PASSAGE
* * * * *

Milk is stored in these containers made by the Afar women. The ari can be seen in the background Jaspreet Kindra/IRIN
The ari is a collapsible egg-shaped hut made of sticks and covered with woven reed mats, animal skins and cloth; one of them will be my home for the night in Undajara village, at the foot of the escarpment that separates Afar, one of the world's hottest places, from the Tigray region of northern Ethiopia.

The camel milk in the container made from tightly-woven reeds is warm, like Ali Keloyta's wife, Aysa, who beams and gestures that I should drink it all. On a mat she places a basket of flat bread made of maize flour, freshly baked in a wood-fired oven sunk in the ground. 

"This is all we have to offer ... our apologies," she says in Amharic, a worried look in her eyes. Ali Yasin, coordinator of the government's Pastoral Community Development Project (PCDP) in Afar, translates as I assure Aysa that the food is very tasty and more than adequate.

In Aysa's yard three aris keep out the wind and the night chill of the desert in Chifra district, about 700km from the capital, Addis Ababa. An ari can be transported on a camel, and an Afar woman can put one up in a day.

Lightning flashes in the dusky sky and everyone seated on the mat turns their eyes skywards. Rain is precious in the parched Rift Valley, where daytime temperatures soar above 40 degrees Celsius but are still cooler than in the Denakil Depression to the north, one of the lowest points on earth.

Failed rains

The rains have failed again, so at the beginning of the year four of Ali and Aysa's six sons left home with some of the livestock, in search of pasture. The Afar are all pastoralists, although some also practice a bit of agriculture. Various climate change projections for Africa say droughts will become more frequent and intense.

* * * * *

Dataset entries

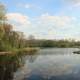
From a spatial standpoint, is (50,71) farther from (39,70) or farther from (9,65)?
(9,65)

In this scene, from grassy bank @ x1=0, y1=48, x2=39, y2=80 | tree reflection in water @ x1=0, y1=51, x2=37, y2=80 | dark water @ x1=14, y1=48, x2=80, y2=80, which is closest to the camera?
→ dark water @ x1=14, y1=48, x2=80, y2=80

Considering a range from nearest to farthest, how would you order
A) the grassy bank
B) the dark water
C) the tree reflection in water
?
1. the dark water
2. the tree reflection in water
3. the grassy bank

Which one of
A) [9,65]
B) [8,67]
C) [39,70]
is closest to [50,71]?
[39,70]

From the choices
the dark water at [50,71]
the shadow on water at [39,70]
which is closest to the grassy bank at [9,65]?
the shadow on water at [39,70]

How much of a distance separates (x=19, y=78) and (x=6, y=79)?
1.62m

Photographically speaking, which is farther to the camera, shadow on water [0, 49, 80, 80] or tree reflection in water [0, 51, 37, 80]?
tree reflection in water [0, 51, 37, 80]

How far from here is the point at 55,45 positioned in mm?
185625

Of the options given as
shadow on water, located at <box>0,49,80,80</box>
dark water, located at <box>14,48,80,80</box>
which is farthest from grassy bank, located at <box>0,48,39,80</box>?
dark water, located at <box>14,48,80,80</box>

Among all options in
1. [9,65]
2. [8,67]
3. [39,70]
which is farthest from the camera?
[9,65]

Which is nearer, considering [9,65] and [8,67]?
[8,67]

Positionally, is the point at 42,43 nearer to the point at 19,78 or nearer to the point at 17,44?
the point at 17,44

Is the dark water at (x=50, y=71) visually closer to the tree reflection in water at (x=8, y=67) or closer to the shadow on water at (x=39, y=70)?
the shadow on water at (x=39, y=70)

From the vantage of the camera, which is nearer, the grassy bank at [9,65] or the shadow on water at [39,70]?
the shadow on water at [39,70]

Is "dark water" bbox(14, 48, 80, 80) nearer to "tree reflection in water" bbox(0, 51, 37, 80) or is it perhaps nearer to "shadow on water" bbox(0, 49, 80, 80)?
"shadow on water" bbox(0, 49, 80, 80)
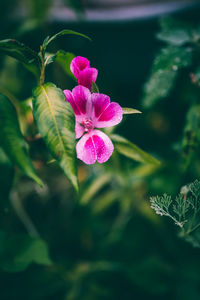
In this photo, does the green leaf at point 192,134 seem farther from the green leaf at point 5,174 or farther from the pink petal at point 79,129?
the green leaf at point 5,174

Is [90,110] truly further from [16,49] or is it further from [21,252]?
[21,252]

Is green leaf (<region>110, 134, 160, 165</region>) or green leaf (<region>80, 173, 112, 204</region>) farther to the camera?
green leaf (<region>80, 173, 112, 204</region>)

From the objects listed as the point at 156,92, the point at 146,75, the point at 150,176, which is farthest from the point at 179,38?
the point at 146,75

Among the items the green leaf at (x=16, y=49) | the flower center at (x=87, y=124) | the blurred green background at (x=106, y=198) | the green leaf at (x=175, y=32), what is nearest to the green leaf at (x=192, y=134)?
the blurred green background at (x=106, y=198)

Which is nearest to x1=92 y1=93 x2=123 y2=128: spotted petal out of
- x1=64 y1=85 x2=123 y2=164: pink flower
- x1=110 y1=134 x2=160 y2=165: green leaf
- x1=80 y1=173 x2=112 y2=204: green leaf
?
x1=64 y1=85 x2=123 y2=164: pink flower

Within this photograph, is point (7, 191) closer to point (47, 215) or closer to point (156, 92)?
point (156, 92)

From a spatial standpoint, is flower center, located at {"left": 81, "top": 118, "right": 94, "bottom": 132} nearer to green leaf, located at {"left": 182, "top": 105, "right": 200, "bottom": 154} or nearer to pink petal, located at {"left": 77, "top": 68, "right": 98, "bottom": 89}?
pink petal, located at {"left": 77, "top": 68, "right": 98, "bottom": 89}
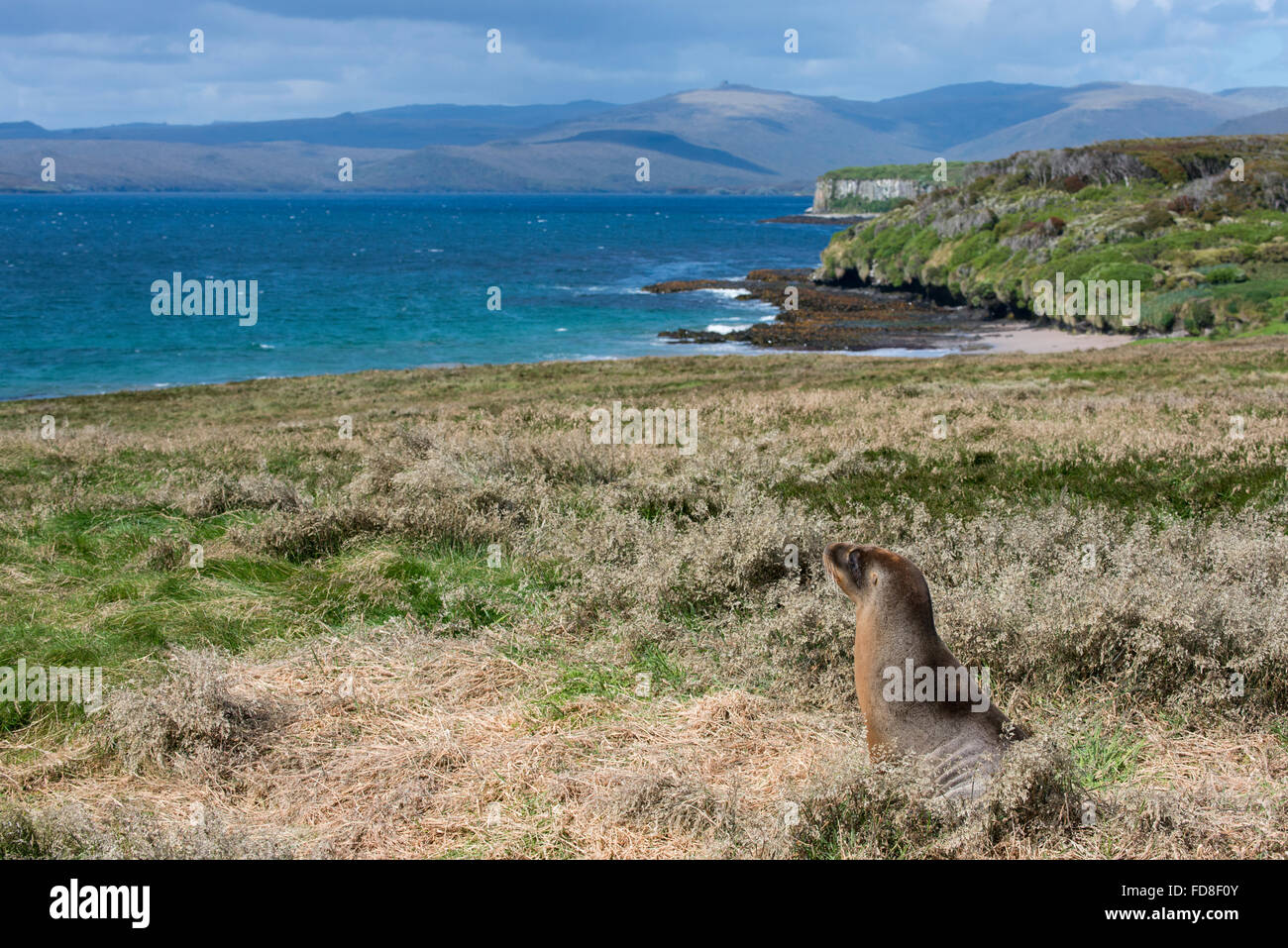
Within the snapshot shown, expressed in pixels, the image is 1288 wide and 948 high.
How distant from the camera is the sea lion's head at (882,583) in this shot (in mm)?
4012

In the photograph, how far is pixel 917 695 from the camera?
3.93 m

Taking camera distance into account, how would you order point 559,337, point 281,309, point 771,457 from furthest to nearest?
point 281,309
point 559,337
point 771,457

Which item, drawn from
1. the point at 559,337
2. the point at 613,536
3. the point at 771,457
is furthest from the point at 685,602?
the point at 559,337

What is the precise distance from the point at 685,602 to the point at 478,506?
2.61 meters

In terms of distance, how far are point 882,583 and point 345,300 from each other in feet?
209

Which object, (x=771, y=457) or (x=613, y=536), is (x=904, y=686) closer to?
(x=613, y=536)

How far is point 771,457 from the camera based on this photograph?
9898 millimetres

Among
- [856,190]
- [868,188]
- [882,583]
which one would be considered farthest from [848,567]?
[856,190]
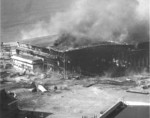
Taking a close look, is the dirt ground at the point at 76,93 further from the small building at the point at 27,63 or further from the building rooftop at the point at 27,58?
the building rooftop at the point at 27,58

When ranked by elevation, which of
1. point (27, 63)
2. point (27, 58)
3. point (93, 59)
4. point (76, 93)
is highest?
point (27, 58)

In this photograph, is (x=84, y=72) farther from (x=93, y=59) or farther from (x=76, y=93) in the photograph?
(x=76, y=93)

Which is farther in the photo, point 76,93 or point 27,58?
point 27,58

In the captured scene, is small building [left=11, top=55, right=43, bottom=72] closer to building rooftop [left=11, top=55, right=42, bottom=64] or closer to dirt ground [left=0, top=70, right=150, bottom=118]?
building rooftop [left=11, top=55, right=42, bottom=64]

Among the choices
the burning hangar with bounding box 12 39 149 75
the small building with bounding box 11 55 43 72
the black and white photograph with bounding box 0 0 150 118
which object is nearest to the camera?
the black and white photograph with bounding box 0 0 150 118

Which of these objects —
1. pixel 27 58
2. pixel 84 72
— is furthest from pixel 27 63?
pixel 84 72

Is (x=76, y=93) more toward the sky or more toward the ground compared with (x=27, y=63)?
more toward the ground

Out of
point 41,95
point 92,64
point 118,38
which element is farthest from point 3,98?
point 118,38

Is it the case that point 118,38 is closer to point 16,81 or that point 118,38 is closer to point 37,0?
point 16,81
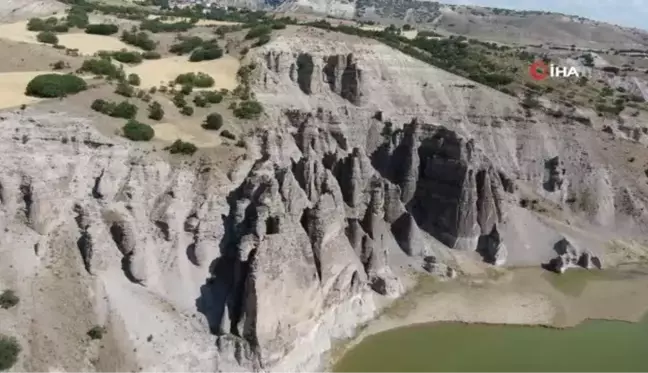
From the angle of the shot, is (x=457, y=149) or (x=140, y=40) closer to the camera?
(x=457, y=149)

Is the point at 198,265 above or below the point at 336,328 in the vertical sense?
above

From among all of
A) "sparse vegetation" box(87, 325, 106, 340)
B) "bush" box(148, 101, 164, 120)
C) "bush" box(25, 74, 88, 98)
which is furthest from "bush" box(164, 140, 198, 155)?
"sparse vegetation" box(87, 325, 106, 340)

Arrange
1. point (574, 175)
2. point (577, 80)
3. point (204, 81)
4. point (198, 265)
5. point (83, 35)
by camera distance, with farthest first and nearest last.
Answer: point (577, 80) → point (83, 35) → point (574, 175) → point (204, 81) → point (198, 265)

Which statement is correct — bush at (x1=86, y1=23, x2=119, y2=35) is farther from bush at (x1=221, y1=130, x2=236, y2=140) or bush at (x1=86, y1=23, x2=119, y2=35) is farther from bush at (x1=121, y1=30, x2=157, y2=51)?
bush at (x1=221, y1=130, x2=236, y2=140)

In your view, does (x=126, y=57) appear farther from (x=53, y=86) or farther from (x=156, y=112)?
(x=53, y=86)

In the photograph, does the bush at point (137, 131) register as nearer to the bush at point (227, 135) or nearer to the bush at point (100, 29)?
the bush at point (227, 135)

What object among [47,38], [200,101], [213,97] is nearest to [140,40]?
[47,38]

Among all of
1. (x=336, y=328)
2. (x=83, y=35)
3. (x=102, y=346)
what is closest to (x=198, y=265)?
(x=102, y=346)

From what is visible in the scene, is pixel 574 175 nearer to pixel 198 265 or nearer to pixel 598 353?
pixel 598 353
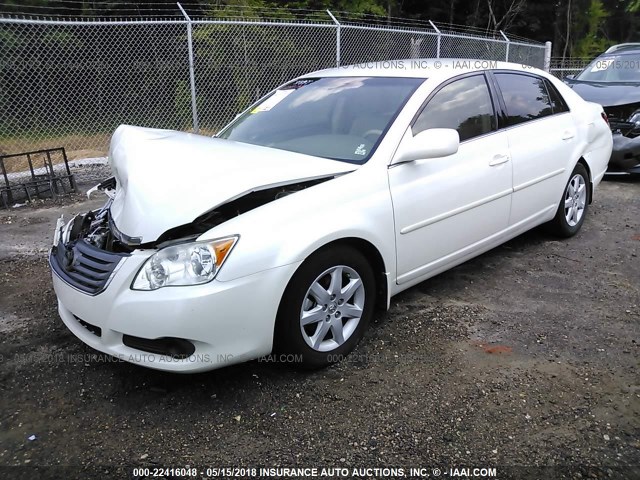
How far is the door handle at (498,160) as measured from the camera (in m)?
3.84

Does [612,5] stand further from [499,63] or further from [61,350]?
[61,350]

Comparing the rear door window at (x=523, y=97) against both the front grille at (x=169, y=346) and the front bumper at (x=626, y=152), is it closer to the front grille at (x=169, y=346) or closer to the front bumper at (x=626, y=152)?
the front grille at (x=169, y=346)

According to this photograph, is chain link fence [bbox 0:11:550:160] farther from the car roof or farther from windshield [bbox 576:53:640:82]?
the car roof

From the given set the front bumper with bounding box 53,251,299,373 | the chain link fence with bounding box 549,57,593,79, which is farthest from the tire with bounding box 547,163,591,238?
the chain link fence with bounding box 549,57,593,79

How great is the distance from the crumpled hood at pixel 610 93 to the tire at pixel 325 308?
6152 mm

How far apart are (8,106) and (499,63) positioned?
7.25 m

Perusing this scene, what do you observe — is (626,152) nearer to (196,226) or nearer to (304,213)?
(304,213)

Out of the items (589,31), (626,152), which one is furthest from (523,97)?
(589,31)

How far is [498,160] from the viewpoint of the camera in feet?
12.8

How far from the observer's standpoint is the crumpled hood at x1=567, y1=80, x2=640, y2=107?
7.48 metres

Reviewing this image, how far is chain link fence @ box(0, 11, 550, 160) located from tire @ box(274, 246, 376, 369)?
556 cm

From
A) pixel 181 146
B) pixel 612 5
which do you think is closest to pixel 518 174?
pixel 181 146

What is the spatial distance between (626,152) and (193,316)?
6.73 m

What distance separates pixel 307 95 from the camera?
3.97m
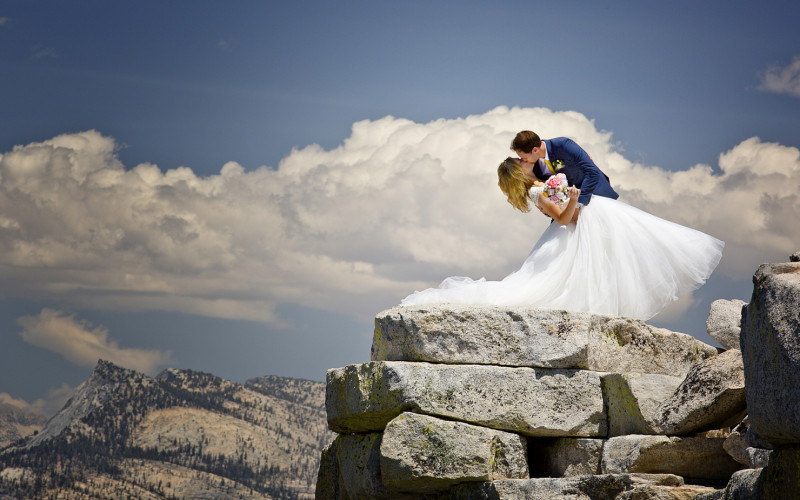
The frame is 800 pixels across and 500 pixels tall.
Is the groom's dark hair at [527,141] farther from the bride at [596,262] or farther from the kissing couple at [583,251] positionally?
the bride at [596,262]

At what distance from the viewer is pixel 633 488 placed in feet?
26.0

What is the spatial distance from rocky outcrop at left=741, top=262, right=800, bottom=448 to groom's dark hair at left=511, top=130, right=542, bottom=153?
240 inches

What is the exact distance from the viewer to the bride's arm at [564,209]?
11.2 metres

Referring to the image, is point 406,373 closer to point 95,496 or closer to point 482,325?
point 482,325

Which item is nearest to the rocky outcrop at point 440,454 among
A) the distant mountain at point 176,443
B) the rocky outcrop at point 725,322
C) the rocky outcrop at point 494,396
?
the rocky outcrop at point 494,396

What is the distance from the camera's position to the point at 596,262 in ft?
36.4

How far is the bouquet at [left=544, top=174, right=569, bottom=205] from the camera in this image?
1131cm

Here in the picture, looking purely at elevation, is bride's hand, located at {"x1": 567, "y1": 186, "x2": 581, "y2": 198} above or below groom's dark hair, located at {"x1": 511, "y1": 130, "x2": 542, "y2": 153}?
below

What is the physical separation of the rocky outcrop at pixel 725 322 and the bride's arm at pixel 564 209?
228 centimetres

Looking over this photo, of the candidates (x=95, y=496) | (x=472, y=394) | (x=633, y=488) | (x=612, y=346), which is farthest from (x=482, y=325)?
(x=95, y=496)

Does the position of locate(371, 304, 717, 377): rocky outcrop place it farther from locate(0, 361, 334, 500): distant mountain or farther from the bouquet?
locate(0, 361, 334, 500): distant mountain


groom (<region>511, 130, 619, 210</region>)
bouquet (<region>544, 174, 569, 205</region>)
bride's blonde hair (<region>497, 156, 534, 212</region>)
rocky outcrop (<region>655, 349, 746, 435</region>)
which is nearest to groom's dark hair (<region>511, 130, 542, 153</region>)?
groom (<region>511, 130, 619, 210</region>)

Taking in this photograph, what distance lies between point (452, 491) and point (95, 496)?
129m

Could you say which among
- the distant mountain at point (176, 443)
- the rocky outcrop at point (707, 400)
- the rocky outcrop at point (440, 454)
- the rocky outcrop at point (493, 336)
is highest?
the distant mountain at point (176, 443)
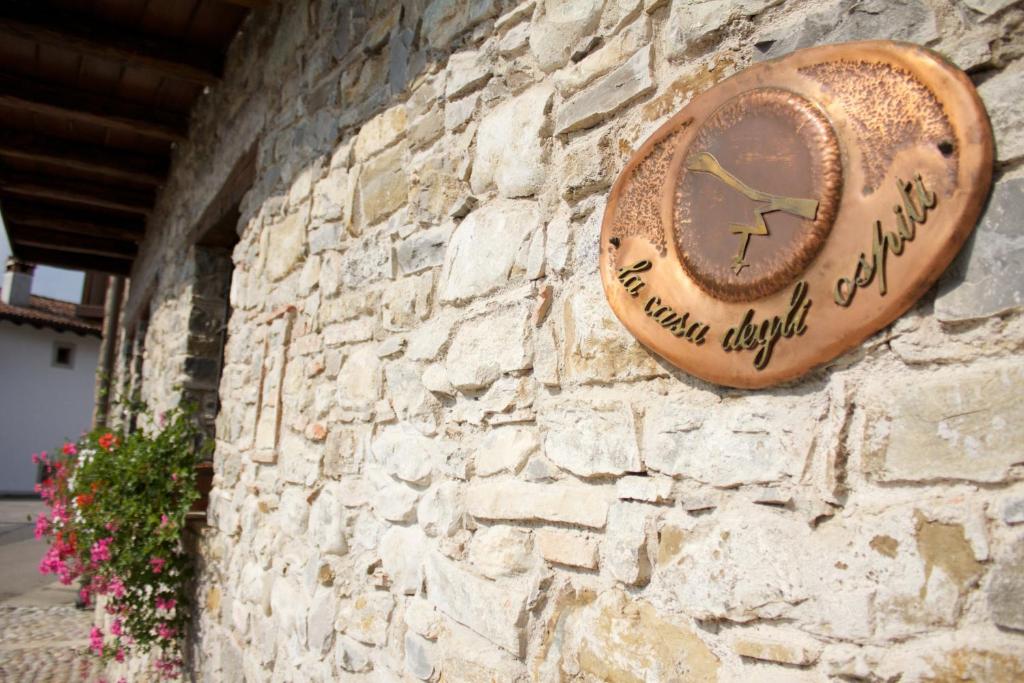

* * * * *

EXERCISE DETAILS
Duplicate the entire passage about the Afar village word for word.

ANSWER TO THIS TASK
Milk is stored in these containers made by the Afar women. The ari can be seen in the background Jaspreet Kindra/IRIN
The ari is a collapsible egg-shaped hut made of sticks and covered with woven reed mats, animal skins and cloth; one of them will be my home for the night in Undajara village, at the foot of the escarpment that separates Afar, one of the world's hottest places, from the Tigray region of northern Ethiopia.

The camel milk in the container made from tightly-woven reeds is warm, like Ali Keloyta's wife, Aysa, who beams and gestures that I should drink it all. On a mat she places a basket of flat bread made of maize flour, freshly baked in a wood-fired oven sunk in the ground. 

"This is all we have to offer ... our apologies," she says in Amharic, a worried look in her eyes. Ali Yasin, coordinator of the government's Pastoral Community Development Project (PCDP) in Afar, translates as I assure Aysa that the food is very tasty and more than adequate.

In Aysa's yard three aris keep out the wind and the night chill of the desert in Chifra district, about 700km from the capital, Addis Ababa. An ari can be transported on a camel, and an Afar woman can put one up in a day.

Lightning flashes in the dusky sky and everyone seated on the mat turns their eyes skywards. Rain is precious in the parched Rift Valley, where daytime temperatures soar above 40 degrees Celsius but are still cooler than in the Denakil Depression to the north, one of the lowest points on earth.

Failed rains

The rains have failed again, so at the beginning of the year four of Ali and Aysa's six sons left home with some of the livestock, in search of pasture. The Afar are all pastoralists, although some also practice a bit of agriculture. Various climate change projections for Africa say droughts will become more frequent and intense.